How to refresh loaded dataframe contents in spark streaming? - apache-spark

Using spark-sql 2.4.1 and kafka for real time streaming.
I have following use case
Need to load a meta-data from hdfs for joining with streaming dataframe from kafka.
streaming data record's particular columns should be looked up in meta-data dataframe particular colums(col-X) data.
If found pick meta-data column(col-Y) data
Else not found , insert streaming record/column data into meta-data dataframe i.e. into hdfs. I.e. it should be looked up if
streaming dataframe contain same data again.
As meta-data loaded at the beginning of the spark job how to refresh its contents again in the streaming-job to lookup and join with another streaming dataframe ?
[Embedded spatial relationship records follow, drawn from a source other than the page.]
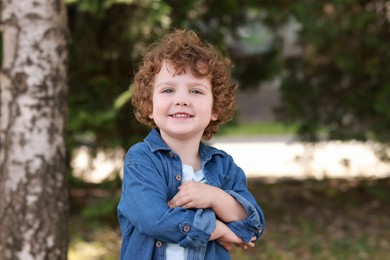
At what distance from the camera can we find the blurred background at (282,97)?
22.7ft

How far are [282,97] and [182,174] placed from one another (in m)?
6.30

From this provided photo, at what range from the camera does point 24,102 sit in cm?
442

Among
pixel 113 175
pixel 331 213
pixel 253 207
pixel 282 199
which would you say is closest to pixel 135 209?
pixel 253 207

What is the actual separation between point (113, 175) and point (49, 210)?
10.2 ft

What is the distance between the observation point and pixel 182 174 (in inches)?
98.8

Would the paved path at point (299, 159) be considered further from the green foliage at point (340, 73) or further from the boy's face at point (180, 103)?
the boy's face at point (180, 103)

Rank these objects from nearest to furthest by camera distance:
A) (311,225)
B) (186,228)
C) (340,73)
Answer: (186,228), (311,225), (340,73)

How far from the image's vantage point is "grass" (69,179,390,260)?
22.4 ft

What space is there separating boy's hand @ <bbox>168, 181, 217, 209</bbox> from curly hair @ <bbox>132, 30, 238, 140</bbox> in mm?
374

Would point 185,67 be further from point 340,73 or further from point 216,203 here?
point 340,73

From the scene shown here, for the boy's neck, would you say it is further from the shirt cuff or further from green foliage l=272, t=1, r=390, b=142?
green foliage l=272, t=1, r=390, b=142

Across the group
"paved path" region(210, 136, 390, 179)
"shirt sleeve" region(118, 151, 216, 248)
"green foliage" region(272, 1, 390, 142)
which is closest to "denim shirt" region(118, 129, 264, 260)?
"shirt sleeve" region(118, 151, 216, 248)

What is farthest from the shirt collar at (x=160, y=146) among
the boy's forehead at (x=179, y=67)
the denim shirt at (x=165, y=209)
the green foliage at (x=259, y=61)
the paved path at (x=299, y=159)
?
the paved path at (x=299, y=159)

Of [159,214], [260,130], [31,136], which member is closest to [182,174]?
[159,214]
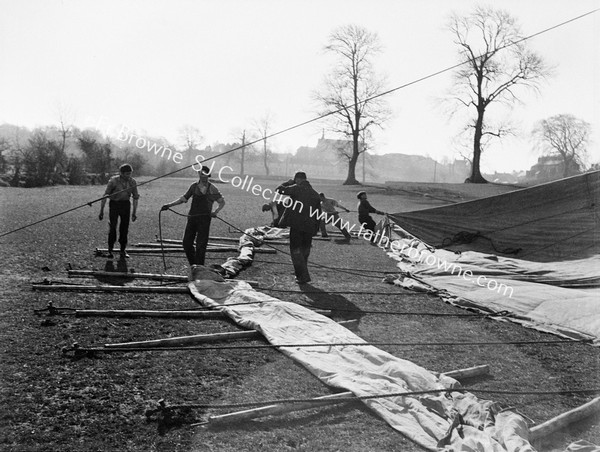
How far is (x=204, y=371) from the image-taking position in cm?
484

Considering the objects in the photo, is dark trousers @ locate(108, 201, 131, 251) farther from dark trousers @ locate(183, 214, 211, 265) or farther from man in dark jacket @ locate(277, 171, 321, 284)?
man in dark jacket @ locate(277, 171, 321, 284)

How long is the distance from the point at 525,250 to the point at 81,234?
10.5 meters

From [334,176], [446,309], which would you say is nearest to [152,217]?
[446,309]

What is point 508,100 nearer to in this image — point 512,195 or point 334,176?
point 512,195

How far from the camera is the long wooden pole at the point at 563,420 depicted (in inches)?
147

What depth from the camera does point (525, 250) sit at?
11297mm

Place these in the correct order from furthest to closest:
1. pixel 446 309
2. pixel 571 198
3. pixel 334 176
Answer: pixel 334 176 → pixel 571 198 → pixel 446 309

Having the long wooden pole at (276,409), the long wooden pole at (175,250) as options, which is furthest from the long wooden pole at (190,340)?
the long wooden pole at (175,250)

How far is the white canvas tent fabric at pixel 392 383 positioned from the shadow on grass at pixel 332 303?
80 centimetres

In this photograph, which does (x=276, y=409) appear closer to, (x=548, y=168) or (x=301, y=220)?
(x=301, y=220)

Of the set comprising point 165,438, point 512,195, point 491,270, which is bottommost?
point 165,438

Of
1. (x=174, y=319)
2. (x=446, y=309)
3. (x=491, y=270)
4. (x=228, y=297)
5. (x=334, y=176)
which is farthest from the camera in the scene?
(x=334, y=176)

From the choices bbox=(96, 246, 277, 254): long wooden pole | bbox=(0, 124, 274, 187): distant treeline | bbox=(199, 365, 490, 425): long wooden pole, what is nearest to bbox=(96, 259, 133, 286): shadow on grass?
bbox=(96, 246, 277, 254): long wooden pole

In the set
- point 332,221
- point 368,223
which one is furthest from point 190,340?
point 332,221
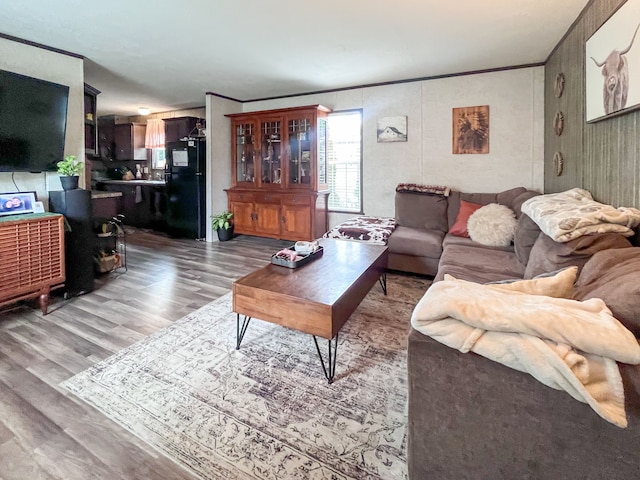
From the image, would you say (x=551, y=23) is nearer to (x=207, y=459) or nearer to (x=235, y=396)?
(x=235, y=396)

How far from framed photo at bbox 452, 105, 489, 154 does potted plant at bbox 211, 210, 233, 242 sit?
3502 mm

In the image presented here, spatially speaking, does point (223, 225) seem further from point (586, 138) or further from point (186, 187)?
point (586, 138)

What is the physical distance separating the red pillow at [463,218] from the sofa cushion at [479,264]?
19.2 inches

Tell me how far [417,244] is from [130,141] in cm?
646

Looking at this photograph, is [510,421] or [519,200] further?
[519,200]

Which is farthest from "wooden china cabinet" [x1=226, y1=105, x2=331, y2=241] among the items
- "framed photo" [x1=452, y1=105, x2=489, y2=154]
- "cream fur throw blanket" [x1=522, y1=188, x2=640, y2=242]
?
"cream fur throw blanket" [x1=522, y1=188, x2=640, y2=242]

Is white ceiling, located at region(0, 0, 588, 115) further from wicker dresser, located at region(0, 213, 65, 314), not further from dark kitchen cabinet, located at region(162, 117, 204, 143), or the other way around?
wicker dresser, located at region(0, 213, 65, 314)

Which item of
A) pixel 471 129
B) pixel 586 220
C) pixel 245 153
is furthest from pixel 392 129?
pixel 586 220

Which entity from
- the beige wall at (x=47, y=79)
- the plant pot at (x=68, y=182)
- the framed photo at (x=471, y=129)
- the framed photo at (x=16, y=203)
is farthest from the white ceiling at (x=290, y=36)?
the framed photo at (x=16, y=203)

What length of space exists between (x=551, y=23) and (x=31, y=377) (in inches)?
175

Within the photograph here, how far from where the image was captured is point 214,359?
6.78ft

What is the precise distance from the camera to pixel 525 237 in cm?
248

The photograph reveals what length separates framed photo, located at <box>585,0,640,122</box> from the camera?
70.4 inches

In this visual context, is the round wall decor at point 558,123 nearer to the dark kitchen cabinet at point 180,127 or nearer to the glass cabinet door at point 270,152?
the glass cabinet door at point 270,152
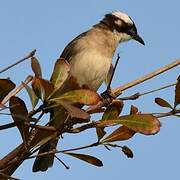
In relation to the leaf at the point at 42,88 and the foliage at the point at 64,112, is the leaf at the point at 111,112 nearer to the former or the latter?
the foliage at the point at 64,112

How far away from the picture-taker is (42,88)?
1.83 metres

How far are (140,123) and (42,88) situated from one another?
39 centimetres

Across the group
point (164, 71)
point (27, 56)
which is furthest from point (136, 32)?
point (27, 56)

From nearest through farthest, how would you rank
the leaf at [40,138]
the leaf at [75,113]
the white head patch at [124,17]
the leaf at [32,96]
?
the leaf at [75,113] < the leaf at [40,138] < the leaf at [32,96] < the white head patch at [124,17]

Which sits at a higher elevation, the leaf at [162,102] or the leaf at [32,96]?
the leaf at [32,96]

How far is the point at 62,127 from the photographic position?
1.74 meters

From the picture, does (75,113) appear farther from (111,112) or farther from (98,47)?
(98,47)

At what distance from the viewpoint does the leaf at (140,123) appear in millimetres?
1867

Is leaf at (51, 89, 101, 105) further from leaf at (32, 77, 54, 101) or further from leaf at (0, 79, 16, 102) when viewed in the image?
leaf at (0, 79, 16, 102)

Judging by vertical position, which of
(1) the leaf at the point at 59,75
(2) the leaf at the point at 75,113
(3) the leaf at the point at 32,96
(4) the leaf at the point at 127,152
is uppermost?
(1) the leaf at the point at 59,75

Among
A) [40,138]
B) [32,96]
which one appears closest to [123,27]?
[32,96]

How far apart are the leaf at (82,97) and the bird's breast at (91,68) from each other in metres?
Result: 3.12

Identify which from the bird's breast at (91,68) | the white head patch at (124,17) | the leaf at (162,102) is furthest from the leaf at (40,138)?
the white head patch at (124,17)

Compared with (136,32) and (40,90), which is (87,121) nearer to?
(40,90)
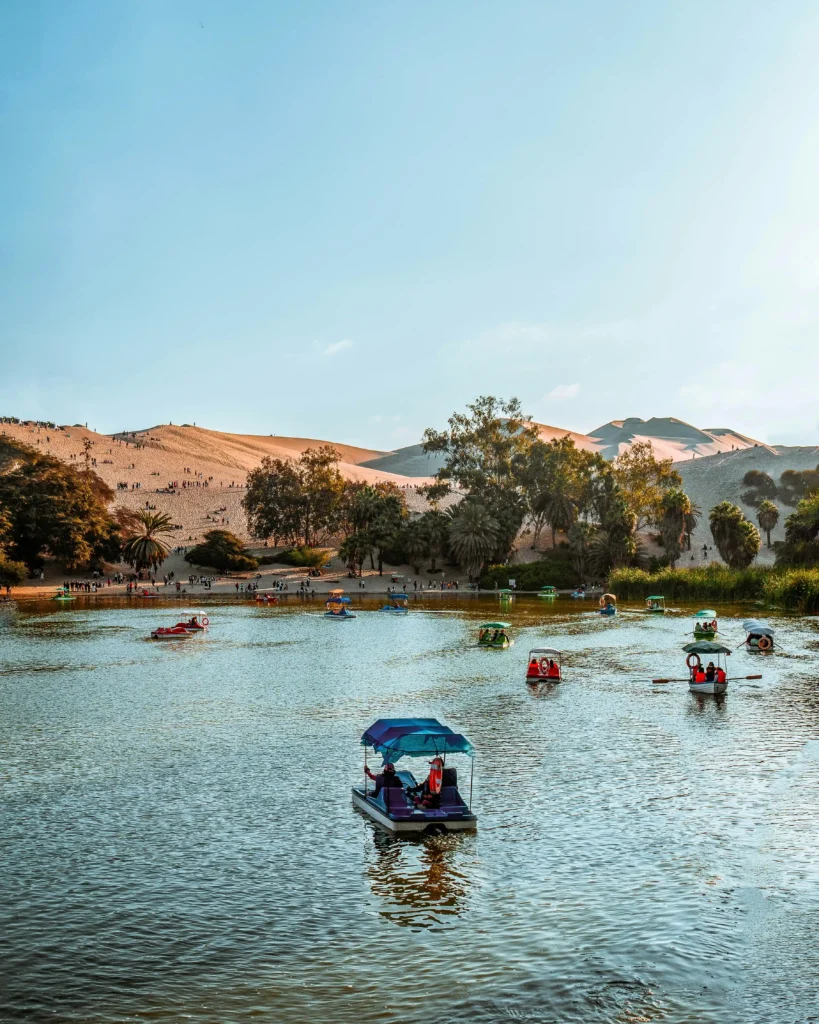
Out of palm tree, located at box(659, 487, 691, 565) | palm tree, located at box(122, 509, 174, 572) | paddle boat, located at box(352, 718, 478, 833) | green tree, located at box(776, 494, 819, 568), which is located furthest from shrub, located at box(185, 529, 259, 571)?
paddle boat, located at box(352, 718, 478, 833)

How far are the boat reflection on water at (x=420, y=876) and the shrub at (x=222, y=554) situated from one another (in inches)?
4217

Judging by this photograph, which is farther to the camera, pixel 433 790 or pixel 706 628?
pixel 706 628

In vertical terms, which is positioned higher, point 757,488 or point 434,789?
point 757,488

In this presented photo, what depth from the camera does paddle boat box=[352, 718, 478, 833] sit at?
21.5m

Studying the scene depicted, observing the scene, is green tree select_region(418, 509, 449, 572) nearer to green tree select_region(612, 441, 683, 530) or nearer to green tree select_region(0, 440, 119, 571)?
green tree select_region(612, 441, 683, 530)

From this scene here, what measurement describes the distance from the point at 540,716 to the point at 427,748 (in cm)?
1544

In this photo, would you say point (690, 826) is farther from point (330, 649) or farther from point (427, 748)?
point (330, 649)

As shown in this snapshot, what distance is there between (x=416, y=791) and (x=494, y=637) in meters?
39.4

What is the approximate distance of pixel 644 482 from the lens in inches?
5344

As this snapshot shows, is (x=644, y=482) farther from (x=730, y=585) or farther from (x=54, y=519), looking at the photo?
(x=54, y=519)

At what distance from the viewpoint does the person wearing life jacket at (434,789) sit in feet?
72.1

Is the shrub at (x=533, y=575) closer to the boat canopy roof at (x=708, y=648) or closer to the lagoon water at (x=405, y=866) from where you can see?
the boat canopy roof at (x=708, y=648)

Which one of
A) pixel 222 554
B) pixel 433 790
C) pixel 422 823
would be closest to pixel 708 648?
pixel 433 790

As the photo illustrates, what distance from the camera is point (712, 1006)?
45.4ft
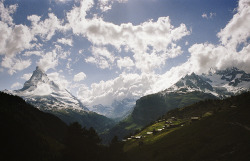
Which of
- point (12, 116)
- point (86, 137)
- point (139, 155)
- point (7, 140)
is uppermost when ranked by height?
point (12, 116)

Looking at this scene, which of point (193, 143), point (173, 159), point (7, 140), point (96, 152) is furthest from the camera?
point (96, 152)

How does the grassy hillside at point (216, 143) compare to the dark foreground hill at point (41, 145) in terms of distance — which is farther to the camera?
the dark foreground hill at point (41, 145)

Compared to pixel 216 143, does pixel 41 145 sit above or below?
above

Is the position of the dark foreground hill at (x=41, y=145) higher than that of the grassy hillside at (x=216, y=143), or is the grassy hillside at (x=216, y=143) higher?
the dark foreground hill at (x=41, y=145)

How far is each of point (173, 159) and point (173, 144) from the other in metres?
15.1

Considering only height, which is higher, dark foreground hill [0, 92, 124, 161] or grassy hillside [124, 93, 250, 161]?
dark foreground hill [0, 92, 124, 161]

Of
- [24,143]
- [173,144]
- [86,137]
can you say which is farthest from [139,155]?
[24,143]

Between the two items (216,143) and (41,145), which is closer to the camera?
(216,143)

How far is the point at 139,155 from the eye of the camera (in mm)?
94062

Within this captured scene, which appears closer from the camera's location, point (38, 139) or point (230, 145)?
point (230, 145)

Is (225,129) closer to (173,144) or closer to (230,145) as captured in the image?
(230,145)

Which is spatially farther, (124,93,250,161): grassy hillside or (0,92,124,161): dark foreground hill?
(0,92,124,161): dark foreground hill

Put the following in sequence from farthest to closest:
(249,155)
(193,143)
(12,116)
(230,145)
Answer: (12,116) < (193,143) < (230,145) < (249,155)

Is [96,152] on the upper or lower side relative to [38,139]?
lower
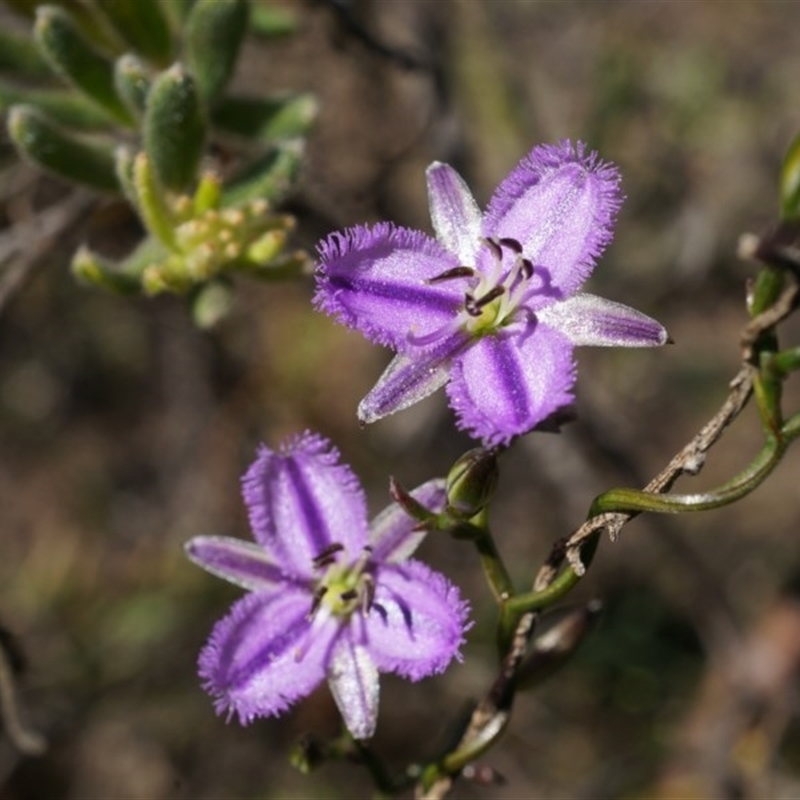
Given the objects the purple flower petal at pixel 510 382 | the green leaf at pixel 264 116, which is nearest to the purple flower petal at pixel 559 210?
the purple flower petal at pixel 510 382

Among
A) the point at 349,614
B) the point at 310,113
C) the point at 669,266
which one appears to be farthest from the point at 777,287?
the point at 669,266

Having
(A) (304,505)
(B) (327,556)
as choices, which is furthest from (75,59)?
(B) (327,556)

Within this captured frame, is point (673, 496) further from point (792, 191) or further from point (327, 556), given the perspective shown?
point (327, 556)

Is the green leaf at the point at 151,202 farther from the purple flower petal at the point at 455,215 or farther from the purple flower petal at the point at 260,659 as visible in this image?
the purple flower petal at the point at 260,659

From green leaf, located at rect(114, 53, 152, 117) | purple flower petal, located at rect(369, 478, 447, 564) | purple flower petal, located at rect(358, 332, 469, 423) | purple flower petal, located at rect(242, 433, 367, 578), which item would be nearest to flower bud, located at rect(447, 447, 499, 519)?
purple flower petal, located at rect(358, 332, 469, 423)

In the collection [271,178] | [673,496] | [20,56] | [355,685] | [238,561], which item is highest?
[20,56]
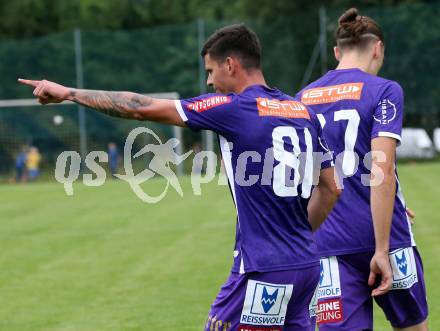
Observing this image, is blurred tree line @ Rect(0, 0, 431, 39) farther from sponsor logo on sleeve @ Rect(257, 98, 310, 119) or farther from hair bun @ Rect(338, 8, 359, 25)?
sponsor logo on sleeve @ Rect(257, 98, 310, 119)

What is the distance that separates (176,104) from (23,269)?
756 cm

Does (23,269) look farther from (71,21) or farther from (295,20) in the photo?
(71,21)

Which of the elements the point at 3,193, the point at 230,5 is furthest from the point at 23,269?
the point at 230,5

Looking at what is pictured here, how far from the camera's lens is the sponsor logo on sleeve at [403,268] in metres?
4.57

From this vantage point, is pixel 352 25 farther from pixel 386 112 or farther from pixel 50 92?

I may have misunderstood the question, but refreshing the metadata dataframe should be a feature supported out of the box.
You simply don't have to do anything.
Let's have a look at the example:
// a batch dataframe
val metadata = spark.read.text("metadata.txt")
scala> metadata.show
+-----+
|value|
+-----+
|hello|
+-----+
// a streaming dataframe
val stream = spark.readStream.text("so")
// join on the only value column
stream.join(metadata, "value").writeStream.format("console").start
As long as the content of the files in so directory matches metadata.txt file you should get a dataframe printed out to the console.
-------------------------------------------
Batch: 1
-------------------------------------------
+-----+
|value|
+-----+
|hello|
+-----+
Change metadata.txt to, say, world and only worlds from new files get matched.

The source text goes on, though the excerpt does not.